### [THE EXERCISE]
Reproduce the material exactly, omitting nothing.

--- Begin RECORDS TO USE ---

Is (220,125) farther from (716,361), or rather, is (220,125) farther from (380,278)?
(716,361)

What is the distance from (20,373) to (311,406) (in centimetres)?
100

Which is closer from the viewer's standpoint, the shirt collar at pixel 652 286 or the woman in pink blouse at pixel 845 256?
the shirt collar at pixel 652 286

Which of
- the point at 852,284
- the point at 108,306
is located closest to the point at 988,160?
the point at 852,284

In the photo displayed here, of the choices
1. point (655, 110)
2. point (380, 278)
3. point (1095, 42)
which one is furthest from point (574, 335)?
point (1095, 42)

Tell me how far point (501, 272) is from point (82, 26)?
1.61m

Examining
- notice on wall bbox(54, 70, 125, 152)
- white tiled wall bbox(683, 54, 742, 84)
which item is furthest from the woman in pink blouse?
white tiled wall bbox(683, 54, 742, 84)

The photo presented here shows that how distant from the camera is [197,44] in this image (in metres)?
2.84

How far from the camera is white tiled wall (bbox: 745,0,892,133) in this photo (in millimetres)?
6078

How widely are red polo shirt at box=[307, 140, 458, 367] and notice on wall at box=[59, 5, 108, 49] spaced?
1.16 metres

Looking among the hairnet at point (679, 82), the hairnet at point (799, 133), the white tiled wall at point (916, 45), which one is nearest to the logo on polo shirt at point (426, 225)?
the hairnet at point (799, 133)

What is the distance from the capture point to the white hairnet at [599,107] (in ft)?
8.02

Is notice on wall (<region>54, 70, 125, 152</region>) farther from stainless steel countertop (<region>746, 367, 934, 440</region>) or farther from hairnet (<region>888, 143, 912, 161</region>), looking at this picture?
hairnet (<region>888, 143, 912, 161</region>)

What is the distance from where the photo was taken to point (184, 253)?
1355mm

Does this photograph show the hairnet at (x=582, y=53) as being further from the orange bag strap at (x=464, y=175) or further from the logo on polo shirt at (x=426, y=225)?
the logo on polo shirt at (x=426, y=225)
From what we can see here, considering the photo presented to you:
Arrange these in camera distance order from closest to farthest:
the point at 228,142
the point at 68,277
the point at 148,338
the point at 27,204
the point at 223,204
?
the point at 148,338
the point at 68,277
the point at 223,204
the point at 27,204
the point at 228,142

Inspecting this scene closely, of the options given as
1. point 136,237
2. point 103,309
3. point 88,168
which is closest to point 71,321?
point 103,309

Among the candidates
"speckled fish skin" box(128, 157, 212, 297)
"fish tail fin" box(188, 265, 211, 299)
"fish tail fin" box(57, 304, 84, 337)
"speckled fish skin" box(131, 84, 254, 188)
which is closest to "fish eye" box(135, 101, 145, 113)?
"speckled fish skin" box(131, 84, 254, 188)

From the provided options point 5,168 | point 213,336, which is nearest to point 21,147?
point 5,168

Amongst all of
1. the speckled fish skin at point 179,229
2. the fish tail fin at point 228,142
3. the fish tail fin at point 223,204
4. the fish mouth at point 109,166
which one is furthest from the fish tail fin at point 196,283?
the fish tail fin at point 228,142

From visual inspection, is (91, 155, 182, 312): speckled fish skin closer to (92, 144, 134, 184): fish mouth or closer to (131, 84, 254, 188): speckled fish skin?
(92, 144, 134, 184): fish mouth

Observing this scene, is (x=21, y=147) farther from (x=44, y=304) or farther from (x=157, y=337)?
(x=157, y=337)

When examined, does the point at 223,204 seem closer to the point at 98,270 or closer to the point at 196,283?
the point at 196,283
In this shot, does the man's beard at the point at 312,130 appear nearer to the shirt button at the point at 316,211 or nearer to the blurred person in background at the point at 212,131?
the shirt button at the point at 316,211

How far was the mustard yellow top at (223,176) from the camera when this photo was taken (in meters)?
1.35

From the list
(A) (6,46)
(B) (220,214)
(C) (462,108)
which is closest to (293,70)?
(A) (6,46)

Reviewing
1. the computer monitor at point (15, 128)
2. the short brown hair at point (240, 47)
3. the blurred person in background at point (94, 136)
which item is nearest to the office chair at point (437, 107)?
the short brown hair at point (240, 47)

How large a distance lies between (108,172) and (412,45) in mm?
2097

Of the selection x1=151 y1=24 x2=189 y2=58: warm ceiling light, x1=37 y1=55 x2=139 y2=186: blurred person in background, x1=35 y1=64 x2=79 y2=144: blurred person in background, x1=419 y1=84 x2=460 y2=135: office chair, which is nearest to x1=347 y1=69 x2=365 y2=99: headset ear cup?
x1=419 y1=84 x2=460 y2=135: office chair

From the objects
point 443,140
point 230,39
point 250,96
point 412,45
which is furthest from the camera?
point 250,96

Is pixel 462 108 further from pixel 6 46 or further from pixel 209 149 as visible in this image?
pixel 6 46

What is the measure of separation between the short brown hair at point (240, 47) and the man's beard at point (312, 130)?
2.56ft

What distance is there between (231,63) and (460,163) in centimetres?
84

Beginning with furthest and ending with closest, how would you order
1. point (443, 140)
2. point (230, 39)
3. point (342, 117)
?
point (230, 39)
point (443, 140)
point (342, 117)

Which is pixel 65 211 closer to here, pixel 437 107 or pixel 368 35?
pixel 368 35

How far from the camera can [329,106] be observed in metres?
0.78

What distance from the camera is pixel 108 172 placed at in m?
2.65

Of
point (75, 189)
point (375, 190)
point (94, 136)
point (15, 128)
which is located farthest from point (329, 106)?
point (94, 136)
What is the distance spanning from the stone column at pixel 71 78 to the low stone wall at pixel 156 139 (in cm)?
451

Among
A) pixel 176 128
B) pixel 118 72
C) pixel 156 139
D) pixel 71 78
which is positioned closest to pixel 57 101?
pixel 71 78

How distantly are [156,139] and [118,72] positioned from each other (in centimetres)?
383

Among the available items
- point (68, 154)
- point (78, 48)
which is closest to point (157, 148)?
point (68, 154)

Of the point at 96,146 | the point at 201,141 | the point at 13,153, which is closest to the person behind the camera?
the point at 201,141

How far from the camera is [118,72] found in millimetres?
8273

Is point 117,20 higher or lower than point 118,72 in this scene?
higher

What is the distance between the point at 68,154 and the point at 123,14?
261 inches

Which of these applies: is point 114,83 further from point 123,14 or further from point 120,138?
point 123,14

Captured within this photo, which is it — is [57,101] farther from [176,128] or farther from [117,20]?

--- End RECORDS TO USE ---

### [SOLUTION FOR THIS EXERCISE]
Is (220,125) farther from (716,361), or rather, is (220,125) farther from (380,278)?
(716,361)

What is the distance from (20,373) to (311,406) (in centimetres)?
100

Which is closer from the viewer's standpoint, the shirt collar at pixel 652 286 or the woman in pink blouse at pixel 845 256?
the shirt collar at pixel 652 286

Which of
- the point at 852,284
- the point at 108,306
is located closest to the point at 988,160?
the point at 852,284

In the photo displayed here, of the choices
1. point (655, 110)
2. point (380, 278)
3. point (1095, 42)
which one is furthest from point (574, 335)?
point (1095, 42)

Tell me how far point (501, 272) is from point (82, 26)?
1.61m

Examining
- notice on wall bbox(54, 70, 125, 152)
- white tiled wall bbox(683, 54, 742, 84)
which item is furthest from the woman in pink blouse?
white tiled wall bbox(683, 54, 742, 84)

The photo presented here shows that how distant from the camera is [197,44] in this image (in metres)?
2.84

How far from the camera is white tiled wall (bbox: 745,0,892,133) in this photo (in millimetres)?
6078

How widely are red polo shirt at box=[307, 140, 458, 367] and notice on wall at box=[59, 5, 108, 49] spaced?
1.16 metres

Looking among the hairnet at point (679, 82), the hairnet at point (799, 133), the white tiled wall at point (916, 45), which one is nearest to the logo on polo shirt at point (426, 225)?
the hairnet at point (799, 133)

What is the distance from the capture point to the white hairnet at [599,107] (in ft)?
8.02

Is notice on wall (<region>54, 70, 125, 152</region>) farther from stainless steel countertop (<region>746, 367, 934, 440</region>) or farther from hairnet (<region>888, 143, 912, 161</region>), looking at this picture?
hairnet (<region>888, 143, 912, 161</region>)

What is the distance from where the photo was taken to point (184, 253)?
1355mm

Does this photograph show the hairnet at (x=582, y=53) as being further from the orange bag strap at (x=464, y=175) or further from the logo on polo shirt at (x=426, y=225)?
the logo on polo shirt at (x=426, y=225)
From what we can see here, considering the photo presented to you:
Arrange these in camera distance order from closest to farthest:
the point at 228,142
the point at 68,277
the point at 148,338
the point at 27,204
the point at 223,204
?
the point at 148,338
the point at 68,277
the point at 223,204
the point at 27,204
the point at 228,142

Inspecting this scene closely, of the options given as
1. point 136,237
2. point 103,309
3. point 88,168
which is closest to point 71,321?
point 103,309

Among the candidates
"speckled fish skin" box(128, 157, 212, 297)
"fish tail fin" box(188, 265, 211, 299)
"fish tail fin" box(57, 304, 84, 337)
"speckled fish skin" box(131, 84, 254, 188)
which is closest to "fish eye" box(135, 101, 145, 113)?
"speckled fish skin" box(131, 84, 254, 188)

From the provided options point 5,168 | point 213,336, which is nearest to point 21,147?
point 5,168

Amongst all of
1. the speckled fish skin at point 179,229
2. the fish tail fin at point 228,142
3. the fish tail fin at point 223,204
4. the fish mouth at point 109,166
which one is furthest from the fish tail fin at point 196,283?
the fish tail fin at point 228,142

From visual inspection, is (91, 155, 182, 312): speckled fish skin closer to (92, 144, 134, 184): fish mouth or closer to (131, 84, 254, 188): speckled fish skin?
(92, 144, 134, 184): fish mouth

Observing this scene, is (x=21, y=147) farther from (x=44, y=304) or farther from (x=157, y=337)?
(x=157, y=337)

When examined, does the point at 223,204 seem closer to the point at 98,270 or closer to the point at 196,283?
the point at 196,283
In this shot, does the man's beard at the point at 312,130 appear nearer to the shirt button at the point at 316,211 or nearer to the blurred person in background at the point at 212,131?
the shirt button at the point at 316,211

How far was the mustard yellow top at (223,176) from the camera when this photo was taken (in meters)?
1.35

From the list
(A) (6,46)
(B) (220,214)
(C) (462,108)
which is closest to (293,70)?
(A) (6,46)

Reviewing
1. the computer monitor at point (15, 128)
2. the short brown hair at point (240, 47)
3. the blurred person in background at point (94, 136)
which item is nearest to the office chair at point (437, 107)?
the short brown hair at point (240, 47)

How large a distance lies between (108,172) and (412,45) in mm?
2097

Of the selection x1=151 y1=24 x2=189 y2=58: warm ceiling light, x1=37 y1=55 x2=139 y2=186: blurred person in background, x1=35 y1=64 x2=79 y2=144: blurred person in background, x1=419 y1=84 x2=460 y2=135: office chair, which is nearest to x1=347 y1=69 x2=365 y2=99: headset ear cup?
x1=419 y1=84 x2=460 y2=135: office chair

From the objects
point 443,140
point 230,39
point 250,96
point 412,45
which is furthest from the camera?
point 250,96

Is pixel 462 108 further from pixel 6 46 or further from pixel 209 149 as visible in this image?
pixel 6 46

What is the measure of separation between the short brown hair at point (240, 47) and the man's beard at point (312, 130)?
2.56ft

What distance is there between (231,63) and (460,163) in centimetres?
84

Beginning with furthest and ending with closest, how would you order
1. point (443, 140)
2. point (230, 39)
3. point (342, 117)
?
point (230, 39)
point (443, 140)
point (342, 117)

Which is pixel 65 211 closer to here, pixel 437 107 or pixel 368 35?
pixel 368 35

How far from the camera can [329,106] be observed in metres?
0.78

What distance from the camera is pixel 108 172 placed at in m?
2.65

Of
point (75, 189)
point (375, 190)
point (94, 136)
point (15, 128)
which is located farthest from point (329, 106)?
point (94, 136)
What is the distance spanning from the stone column at pixel 71 78 to the low stone wall at pixel 156 139 (in cm)?
451

Among
A) pixel 176 128
B) pixel 118 72
C) pixel 156 139
D) pixel 71 78
which is positioned closest to pixel 57 101?
pixel 71 78

How distantly are [156,139] and [118,72] positioned from each other (in centimetres)?
383

Among the available items
- point (68, 154)
- point (78, 48)
which is closest to point (157, 148)?
point (68, 154)

Of the point at 96,146 | the point at 201,141 | the point at 13,153, which is closest to the person behind the camera?
the point at 201,141

How far from the camera is [118,72] found in millimetres?
8273

Is point 117,20 higher or lower than point 118,72 in this scene?
higher

What is the distance between the point at 68,154 and the point at 123,14?
261 inches

Which of these applies: is point 114,83 further from point 123,14 or further from point 120,138?
point 123,14

Captured within this photo, which is it — is [57,101] farther from [176,128] or farther from [117,20]?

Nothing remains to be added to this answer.